The task
Each line holding the string "charset" is to be copied from the data.

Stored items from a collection
*-*-*

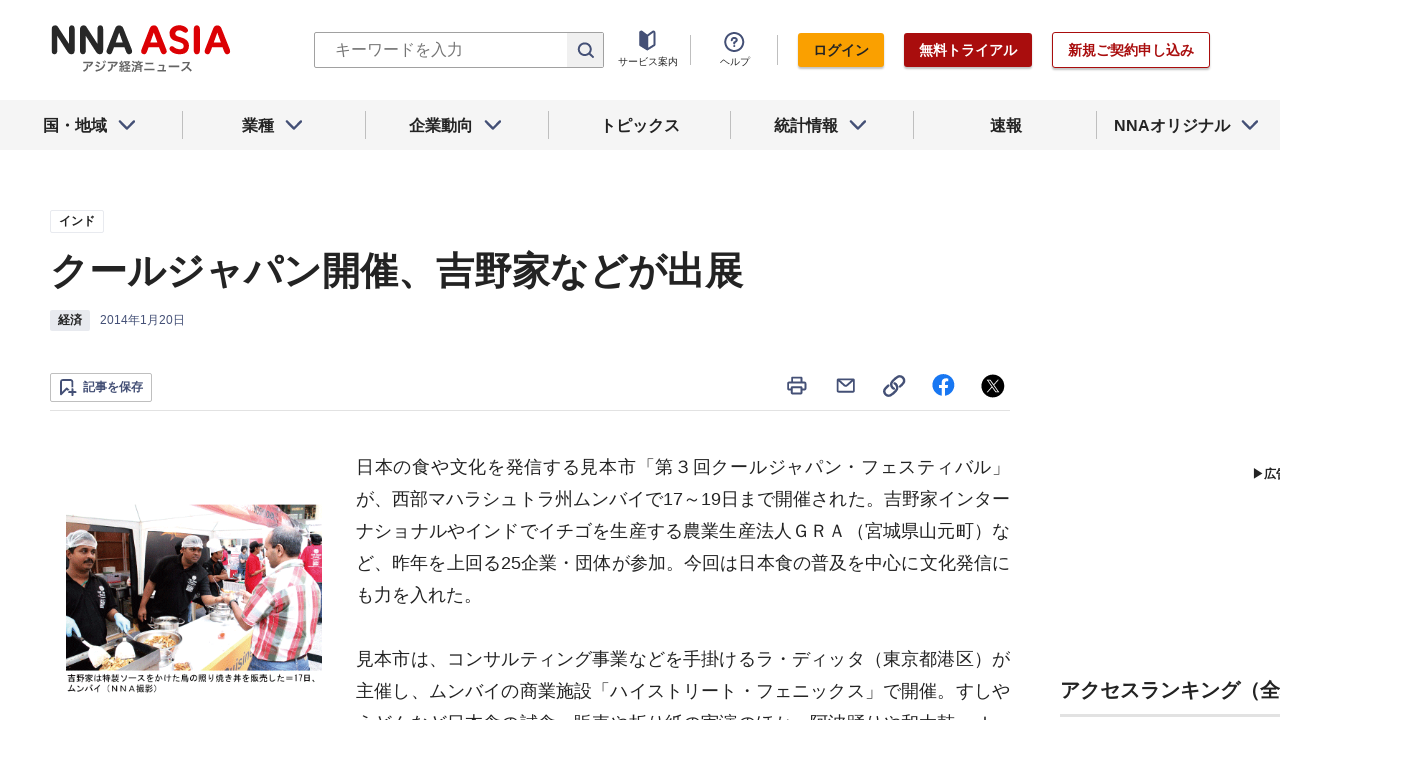

--- FILE ---
content_type: text/html; charset=utf-8
request_url: https://www.google.com/recaptcha/api2/aframe
body_size: 268
content:
<!DOCTYPE HTML><html><head><meta http-equiv="content-type" content="text/html; charset=UTF-8"></head><body><script nonce="dBVKwe4OSlOtHbJDfEVxZA">/** Anti-fraud and anti-abuse applications only. See google.com/recaptcha */ try{var clients={'sodar':'https://pagead2.googlesyndication.com/pagead/sodar?'};window.addEventListener("message",function(a){try{if(a.source===window.parent){var b=JSON.parse(a.data);var c=clients[b['id']];if(c){var d=document.createElement('img');d.src=c+b['params']+'&rc='+(localStorage.getItem("rc::a")?sessionStorage.getItem("rc::b"):"");window.document.body.appendChild(d);sessionStorage.setItem("rc::e",parseInt(sessionStorage.getItem("rc::e")||0)+1);localStorage.setItem("rc::h",'1768493742500');}}}catch(b){}});window.parent.postMessage("_grecaptcha_ready", "*");}catch(b){}</script></body></html>

--- FILE ---
content_type: text/javascript; charset=UTF-8
request_url: https://yads.yjtag.yahoo.co.jp/tag?s=69166_548444&fr_id=yads_4753426-0&u=https%3A%2F%2Fwww.nna.jp%2Fnews%2F75735&pv_ts=1768493742251&cu=https%3A%2F%2Fwww.nna.jp%2Fnews%2F75735&suid=02534e75-6b24-4957-9b24-0beb2c9b969b
body_size: 929
content:
yadsDispatchDeliverProduct({"dsCode":"69166_548444","patternCode":"69166_548444-582631","outputType":"js_frame","targetID":"","requestID":"3dd22ca9d587d0f07cd2404cc574d005","products":[{"adprodsetCode":"69166_548444-582631-616393","adprodType":12,"adTag":"<script onerror=\"YJ_YADS.passback()\" type=\"text/javascript\" src=\"//yj-a.p.adnxs.com/ttj?id=21340998&position=below&rla=SSP_FP_CODE_RLA&rlb=SSP_FP_CODE_RLB&size=300x250\"></script>","width":"300","height":"250"},{"adprodsetCode":"69166_548444-582631-616389","adprodType":3,"adTag":"<script onerror='YJ_YADS.passback()' src='https://yads.yjtag.yahoo.co.jp/yda?adprodset=69166_548444-582631-616389&cb=1768493745335&cu=https%3A%2F%2Fwww.nna.jp%2Fnews%2F75735&pv_id=3dd22ca9d587d0f07cd2404cc574d005&suid=02534e75-6b24-4957-9b24-0beb2c9b969b&u=https%3A%2F%2Fwww.nna.jp%2Fnews%2F75735' type='text/javascript'></script>","width":"300","height":"250","iframeFlag":1},{"adprodsetCode":"69166_548444-582631-616390","adprodType":5,"adTag":"<script type=\"text/javascript\">(function(){var prefix=window.location.protocol=='https:'?'https://s.':'http://ah.';document.write('<a href=\"http://promotionalads.yahoo.co.jp/quality/\" target=\"_blank\"> <img src=\"' + prefix + 'yimg.jp/images/im/innerad/QC_300_250.jpg\" width=\"300\" height=\"250\" border=\"0\"> </img> </a> ');})()</script>","width":"300","height":"250"}],"measurable":1,"frameTag":"<div style=\"text-align:center;\"><iframe src=\"https://s.yimg.jp/images/listing/tool/yads/yads-iframe.html?s=69166_548444&fr_id=yads_4753426-0&u=https%3A%2F%2Fwww.nna.jp%2Fnews%2F75735&pv_ts=1768493742251&cu=https%3A%2F%2Fwww.nna.jp%2Fnews%2F75735&suid=02534e75-6b24-4957-9b24-0beb2c9b969b\" style=\"border:none;clear:both;display:block;margin:auto;overflow:hidden\" allowtransparency=\"true\" data-resize-frame=\"true\" frameborder=\"0\" height=\"250\" id=\"yads_4753426-0\" name=\"yads_4753426-0\" scrolling=\"no\" title=\"Ad Content\" width=\"300\" allow=\"fullscreen; attribution-reporting\" allowfullscreen loading=\"eager\" ></iframe></div>"});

*-*-*

Written response
content_type: text/html; charset=utf-8
<!DOCTYPE HTML><html><head><meta http-equiv="content-type" content="text/html; charset=UTF-8"></head><body><script nonce="dBVKwe4OSlOtHbJDfEVxZA">/** Anti-fraud and anti-abuse applications only. See google.com/recaptcha */ try{var clients={'sodar':'https://pagead2.googlesyndication.com/pagead/sodar?'};window.addEventListener("message",function(a){try{if(a.source===window.parent){var b=JSON.parse(a.data);var c=clients[b['id']];if(c){var d=document.createElement('img');d.src=c+b['params']+'&rc='+(localStorage.getItem("rc::a")?sessionStorage.getItem("rc::b"):"");window.document.body.appendChild(d);sessionStorage.setItem("rc::e",parseInt(sessionStorage.getItem("rc::e")||0)+1);localStorage.setItem("rc::h",'1768493742500');}}}catch(b){}});window.parent.postMessage("_grecaptcha_ready", "*");}catch(b){}</script></body></html>
content_type: text/javascript; charset=UTF-8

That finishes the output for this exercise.